Stored items
§

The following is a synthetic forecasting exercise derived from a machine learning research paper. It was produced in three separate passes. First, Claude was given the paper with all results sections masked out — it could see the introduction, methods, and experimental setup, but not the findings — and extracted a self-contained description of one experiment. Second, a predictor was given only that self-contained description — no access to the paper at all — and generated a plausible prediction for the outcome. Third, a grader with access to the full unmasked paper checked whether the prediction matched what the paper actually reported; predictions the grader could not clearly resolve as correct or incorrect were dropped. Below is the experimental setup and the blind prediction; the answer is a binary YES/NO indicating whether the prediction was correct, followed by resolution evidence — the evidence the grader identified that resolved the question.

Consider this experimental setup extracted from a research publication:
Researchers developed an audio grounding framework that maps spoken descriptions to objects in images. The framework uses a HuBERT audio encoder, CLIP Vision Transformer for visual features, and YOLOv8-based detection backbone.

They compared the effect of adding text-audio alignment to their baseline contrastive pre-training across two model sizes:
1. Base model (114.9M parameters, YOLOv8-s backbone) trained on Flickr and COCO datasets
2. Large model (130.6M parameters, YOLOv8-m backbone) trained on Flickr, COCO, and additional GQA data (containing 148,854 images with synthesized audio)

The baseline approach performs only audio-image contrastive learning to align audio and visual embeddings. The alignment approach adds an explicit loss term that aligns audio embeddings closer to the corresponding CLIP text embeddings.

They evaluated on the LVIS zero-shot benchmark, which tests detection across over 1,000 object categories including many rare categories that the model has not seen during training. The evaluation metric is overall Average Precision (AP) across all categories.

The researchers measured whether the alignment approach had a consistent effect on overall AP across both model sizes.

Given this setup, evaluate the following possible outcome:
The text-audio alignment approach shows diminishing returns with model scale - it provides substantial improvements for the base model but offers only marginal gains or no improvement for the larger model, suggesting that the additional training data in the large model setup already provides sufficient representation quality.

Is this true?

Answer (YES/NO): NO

§

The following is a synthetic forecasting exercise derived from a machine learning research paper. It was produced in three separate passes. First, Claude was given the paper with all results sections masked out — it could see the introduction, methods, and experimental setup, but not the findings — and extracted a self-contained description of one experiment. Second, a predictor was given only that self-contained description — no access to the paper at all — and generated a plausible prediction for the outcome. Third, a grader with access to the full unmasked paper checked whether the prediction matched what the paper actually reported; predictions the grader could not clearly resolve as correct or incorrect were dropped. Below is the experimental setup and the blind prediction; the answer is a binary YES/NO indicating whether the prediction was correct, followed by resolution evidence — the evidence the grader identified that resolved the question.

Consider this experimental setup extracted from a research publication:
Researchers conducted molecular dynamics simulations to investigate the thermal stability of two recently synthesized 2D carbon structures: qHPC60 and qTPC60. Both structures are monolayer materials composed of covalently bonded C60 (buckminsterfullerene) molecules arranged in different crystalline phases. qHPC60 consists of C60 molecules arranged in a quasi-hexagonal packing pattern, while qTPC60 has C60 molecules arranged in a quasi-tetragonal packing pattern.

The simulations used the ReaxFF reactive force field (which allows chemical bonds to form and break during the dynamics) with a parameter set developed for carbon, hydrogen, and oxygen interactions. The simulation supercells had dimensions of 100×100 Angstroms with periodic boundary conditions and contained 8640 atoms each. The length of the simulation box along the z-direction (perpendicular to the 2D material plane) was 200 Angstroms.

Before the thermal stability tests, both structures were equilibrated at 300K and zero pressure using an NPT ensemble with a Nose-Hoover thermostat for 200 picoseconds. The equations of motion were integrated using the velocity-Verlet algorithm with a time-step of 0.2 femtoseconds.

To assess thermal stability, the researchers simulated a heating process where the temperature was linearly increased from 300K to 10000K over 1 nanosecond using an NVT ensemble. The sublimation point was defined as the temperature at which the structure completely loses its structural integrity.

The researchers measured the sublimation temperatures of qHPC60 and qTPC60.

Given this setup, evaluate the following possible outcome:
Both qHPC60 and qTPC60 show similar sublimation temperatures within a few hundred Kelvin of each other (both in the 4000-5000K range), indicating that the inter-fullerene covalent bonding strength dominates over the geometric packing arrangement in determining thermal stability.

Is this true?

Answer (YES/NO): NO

§

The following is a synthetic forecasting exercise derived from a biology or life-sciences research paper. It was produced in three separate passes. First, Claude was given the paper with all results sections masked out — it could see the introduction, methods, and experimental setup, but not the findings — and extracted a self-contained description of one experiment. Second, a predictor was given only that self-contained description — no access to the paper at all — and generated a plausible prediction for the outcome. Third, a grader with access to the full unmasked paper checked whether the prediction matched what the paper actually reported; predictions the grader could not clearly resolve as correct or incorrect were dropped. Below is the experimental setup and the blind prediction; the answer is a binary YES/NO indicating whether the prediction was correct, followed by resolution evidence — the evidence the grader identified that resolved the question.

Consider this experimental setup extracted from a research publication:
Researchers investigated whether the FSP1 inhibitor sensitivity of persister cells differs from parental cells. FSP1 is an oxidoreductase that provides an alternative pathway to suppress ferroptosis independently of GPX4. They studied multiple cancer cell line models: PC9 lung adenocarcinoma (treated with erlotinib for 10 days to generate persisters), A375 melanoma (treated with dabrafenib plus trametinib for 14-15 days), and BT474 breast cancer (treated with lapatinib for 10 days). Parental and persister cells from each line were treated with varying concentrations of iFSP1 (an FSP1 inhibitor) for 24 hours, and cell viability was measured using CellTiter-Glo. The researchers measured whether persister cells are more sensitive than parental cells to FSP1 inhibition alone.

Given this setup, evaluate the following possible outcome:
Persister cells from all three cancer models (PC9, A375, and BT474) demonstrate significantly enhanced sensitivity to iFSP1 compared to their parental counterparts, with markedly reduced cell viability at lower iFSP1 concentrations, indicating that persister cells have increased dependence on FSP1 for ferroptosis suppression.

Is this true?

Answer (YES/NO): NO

§

### TASK INSTRUCTIONS
In the data above, find each line that has the word "sizes" and copy it out.

### TASK RESULT
They compared the effect of adding text-audio alignment to their baseline contrastive pre-training across two model sizes:
The researchers measured whether the alignment approach had a consistent effect on overall AP across both model sizes.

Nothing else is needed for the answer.